● **Seçilen bölüm**:

******************************

Çocuklara karşı yaptığımız ilk hata onlara peygamberlerini yeterince tanıtamamak ve sevdirememektir. Bu yüzden maalesef bizim “sevgili çocuklarımız” artık kalplerinde “Peygamber sevgisini” tadamıyorlar ve bu sevginin huzurundan mahrum kalıyorlar.
Kâinatın Efendisi (sas), sadece Cahiliye Döneminin mağdur edilen çocuklarının peygamberi değil, bugünkü çocukların da peygamberidir. Bu günün çocukları diri diri toprağa gömülmese de, bunların da gömüldükleri farklı sorunlar vardır ve Son Peygamber (sas), bu sorunların çözümü için de yol göstermiştir.
BİRİNCİ SORUN: Çocuklara karşı yaptığımız ilk hata onlara peygamberlerini yeterince tanıtamamak ve sevdirememektir. Bu yüzden maalesef bizim “sevgili çocuklarımız” artık kalplerinde “Peygamber sevgisini” tadamıyorlar ve bu sevginin huzurundan mahrum kalıyorlar.
Bunun bir sebebi, çocukların masum kalplerinin yanlış kişilerin sevgisiyle doldurulmasıdır. Günümüzde uyduruk yüzlerce sanal kahraman,çocuklarımızın hayallerini süslemektedir. Masum kalplerde Yüzüklerin Efendisinden Kâinatın Efendisine (sas) yer kalmamaktadır. Bu ne kadar acıtıcıdır!
Milyonlarca çocuk bu sözde süper kahramanları izlerken ve onlar gibi olmak isterken, neden Rabbimizin Habibine hayranlık duymuyor ve onun gibi olmak istemiyor?

******************************

● **Sağlanan malzeme**:

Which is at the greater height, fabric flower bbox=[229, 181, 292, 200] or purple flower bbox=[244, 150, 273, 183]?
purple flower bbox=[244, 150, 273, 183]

******************************

● **Verilen yönerge A**:
Çocuklara Peygamber sevgisi üzerine yazılan metne göre çocuklara karşı yaptığımız ilk hata nedir?
● **Verilen yönerge B**:
Çocuklara Peygamber sevgisi üzerine yazılan metni, son cümlesinden sonra aynı üslupla sürdürün.

● **Beklenen çıktı A**:
Onlara peygamberlerini yeterince tanıtamamak ve sevdirememektir.

● **Beklenen çıktı B**:
Hâlbuki onun başarıları film değil gerçekken, ondan ne önce, ne de sonra hiçbir insan onun başardıklarını başaramamışken, üstelik harika mucizeleri de varken, neden hâlâ çocuklarımız bir hayal ürünü olan ve çoğu gayr-i müslimlerin icadı süper kahramanları veya dizi oyuncularını izliyor da son ve emsalsiz bir kahraman olan Kâinatın Efendisini bilmiyor? Ya da onun doğum, ölüm tarihlerini ve üç savaşını bilince, ailesinin isimlerini de sayınca onu tanıdığını sanıyor?
Neden televizyonlara çıkan ve “din hocası” olarak pofpoflanan bazı hocalar hep “insan peygambere” vurgu yapıyorlar da, onun bine yakın mu’cizelerinden hiç bahsetmiyorlar? Sanal süper kahramanları geçmesin diye mi? Yoksa tanrılaştırılır korkusuyla mı? Allah aşkına, 14 asır boyunca bu ümmet içinde ona taptığı için sapıtan bir grup mu olmuş ki, onu normal bir insanmış gibi göstermeye çalışıyorlar?
Bugünkü çocukların “normal insanlar” artık ilgisini çekmiyor!
Çünkü Süpermen göklere çıkarken bizim Peygamberimiz ancak Kudüs’teki Mescid-i Aksa’ya kadar gidebiliyor, miraca ise çıkamıyor(!). Süpermenler Dünyayı tersine döndürebilirken, bizim Peygamberimiz Ayı bile yaramıyor(!)
Ona hayran olmayan bir çocuk onu sever ve sünnetine özenir mi?
İKİNCİ SORUN: Kötüye kullanılan teknolojidir.
Her şeyin fazlası zarardır. Çocukların en verimli çağlarını bilgisayar oyunları ile harcaması ne büyük bir kayıptır! Sadece bir altınımız olsa, onu bin katıyla bize geri kazandıracak bir işe harcamaz da oyunda harcarsak, bin kat zarar etmiş olmaz mıyız?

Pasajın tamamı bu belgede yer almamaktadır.